▶ _Задания для выполнения_
a) Пожалуйста, перепечатайте фрагмент колонки, начиная со слов «Виталий Лейбин» и далее вплоть до слов «не хватает языка.».
b) Перечислите всех людей, которые названы в колонке по имени и фамилии.

▶ _Отрывок_
------------------------------------------------

Эра… чего-то там

Виталий Лейбин
редактор отдела науки и технологии «Монокль»
8 декабря 2017, 00:00

Мы давно хотим об этом сказать, говорим даже, но вечно чуть не хватает языка.

В этом году вышла потрясающая книжка Анны Старобинец «Посмотри на него». Это — жесткая до мистики и паники автобиографическая книга о «несовместимом с жизнью» диагнозе неродившегося еще ребенка, о нечеловечески сложном выборе, о том, как мертвый младенец скулит, но оказывается, что это плачет его мама.

Не только хорошая, но и важная книга, уже инициировавшая широкое обсуждение того, как гуманнее устроить порядки в стране. У хорошего русского профессора не находится и пары добрых слов для только что узнавшей страшный диагноз беременной женщины. Она для него — объект, он занят демонстрацией «случая» студентам. А холодный немецкий врач выражает дежурное сочувствие, и это точно лучше.

Для главного материала номера мы брали интервью, и везде мне слышалась эта тема. Светлана Ганнушкина рассказывает о том, что у нас в полиции все еще цели репрессивные — бороться с нарушениями закона или врагами, а не людям помогать. Миграционный чиновник советует перенесшему тяжелую операцию мигранту ехать домой воевать за ЛНР, потому что квот в Москве нет. Врач требует «забрать черную тушу», женщину из Нигерии после инсульта, потому что у нее нет полиса.

Почему-то считается, что строгость — это такая серьезность государственных мужей, в противовес западной голубоватой изнеженности. Боль и страдание с их очистительной силой. Как в стишке: «Отчего в России столько чепухи? Вот больничка как расплата за грехи, врач глядит как на придурка, я ушел и жру окурки, не пустили меня к ней, вот лопухи».

Сейчас в шутку даже полицейскими это все иронически у нас называется «правовое государство». В том смысле, что ничем помочь нельзя, хотя очень хочется. Потому что законы или «борьба с коррупцией» запрещают.

Моя мама умерла в 2015 году в реанимации Онкоцентра в Москве, у нее не было полиса, она из Донецка. Врачи велели хлопотать, многие помогали, была даже бумага из минздрава, тогда еще тем, кто из Донецка, хотели помочь. Но больница не знала, что делать с самой важной бумагой из Минздрава, а время шло. В итоге все равно пришлось платить наличными и жалеть, что это время можно было потратить на самые важные вопросы маме.

Мы везли гроб через границу Россия-ДНР, со стороны Донбасса пропустили вне очереди, там еще не было отчетности и формализма еще, все по-людски. Со стороны России мальчик-пограничник очень хотел помочь, но должен был доложить начальству: дисциплина, видеокамеры, правовое государство. Начальство дало добро, прекрасные люди, через час-другой.

Есть очень хорошие люди, но добро прилучается только через преодоление системы, как подвиг. И доступно только самым сильным. У нас крайне сильные и милосердие, и суровость. В хорошо управляемых странах подвига и злодейства меньше, потому что есть уравновешивавший порядок, правила, которые делают добро обыденным, рутинным.

Но мы же в кольце врагов! Увы, да. Но если бы, скажем, украинских мигрантов у нас мучили меньше, чем в Польше, воевать бы, может быть, не пришлось или пришлось меньше: преимущество цивилизованности работает лучше. На Майданчике поначалу стояли и благодушные «европейцы». А за нас воюют суровые мужики. И не потому что не видят в России херни, а через гнусь: потому что все равно это наша родина.

------------------------------------------------

▶ _Перечень данных_
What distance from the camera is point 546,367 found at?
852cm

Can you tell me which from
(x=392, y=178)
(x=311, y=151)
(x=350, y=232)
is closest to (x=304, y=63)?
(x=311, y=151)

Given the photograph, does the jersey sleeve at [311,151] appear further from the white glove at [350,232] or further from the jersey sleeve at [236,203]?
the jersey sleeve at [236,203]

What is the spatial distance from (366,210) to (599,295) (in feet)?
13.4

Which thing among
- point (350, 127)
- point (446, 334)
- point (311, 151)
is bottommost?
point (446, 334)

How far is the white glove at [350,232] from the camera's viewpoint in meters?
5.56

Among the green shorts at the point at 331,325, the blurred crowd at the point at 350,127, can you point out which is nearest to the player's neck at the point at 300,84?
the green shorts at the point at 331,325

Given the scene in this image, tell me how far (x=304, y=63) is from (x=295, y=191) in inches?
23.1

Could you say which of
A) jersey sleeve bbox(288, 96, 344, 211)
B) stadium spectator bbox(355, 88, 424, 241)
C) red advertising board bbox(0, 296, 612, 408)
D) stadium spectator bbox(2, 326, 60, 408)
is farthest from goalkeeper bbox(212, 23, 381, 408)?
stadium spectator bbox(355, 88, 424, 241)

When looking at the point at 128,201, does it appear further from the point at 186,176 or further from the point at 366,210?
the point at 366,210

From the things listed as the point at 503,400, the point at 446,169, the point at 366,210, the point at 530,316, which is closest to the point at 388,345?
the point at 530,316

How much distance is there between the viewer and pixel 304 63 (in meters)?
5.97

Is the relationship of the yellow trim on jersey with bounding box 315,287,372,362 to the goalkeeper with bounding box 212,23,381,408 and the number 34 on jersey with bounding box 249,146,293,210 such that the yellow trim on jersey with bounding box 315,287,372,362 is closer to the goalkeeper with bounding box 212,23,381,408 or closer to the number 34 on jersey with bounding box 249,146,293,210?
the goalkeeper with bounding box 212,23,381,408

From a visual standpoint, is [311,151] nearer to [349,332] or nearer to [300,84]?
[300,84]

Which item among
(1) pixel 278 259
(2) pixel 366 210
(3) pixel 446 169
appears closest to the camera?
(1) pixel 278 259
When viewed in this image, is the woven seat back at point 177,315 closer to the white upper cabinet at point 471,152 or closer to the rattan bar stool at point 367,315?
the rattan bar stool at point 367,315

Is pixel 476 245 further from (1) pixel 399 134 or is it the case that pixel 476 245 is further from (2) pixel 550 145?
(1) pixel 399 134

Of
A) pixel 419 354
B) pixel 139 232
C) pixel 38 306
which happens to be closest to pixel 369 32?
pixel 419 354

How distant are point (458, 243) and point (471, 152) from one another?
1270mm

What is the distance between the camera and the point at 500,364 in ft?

------------------------------------------------

▶ _Решения заданий_
a)
Виталий Лейбин
редактор отдела науки и технологии «Монокль»
8 декабря 2017, 00:00

Мы давно хотим об этом сказать, говорим даже, но вечно чуть не хватает языка.

b) Виталий Лейбин, Анна Старобинец, Светлана Ганнушкина